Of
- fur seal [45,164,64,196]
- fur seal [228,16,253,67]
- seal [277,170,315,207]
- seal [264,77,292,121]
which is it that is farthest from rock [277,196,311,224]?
..............................
• [WHAT IS REQUIRED]: Copy out the material again, switching "rock" to "boulder" and leaving everything else unchanged.

• [SOLUTION]:
Of
- fur seal [45,164,64,196]
- fur seal [228,16,253,67]
- seal [277,170,315,207]
- seal [264,77,292,121]
which is it that is farthest from boulder [277,196,311,224]?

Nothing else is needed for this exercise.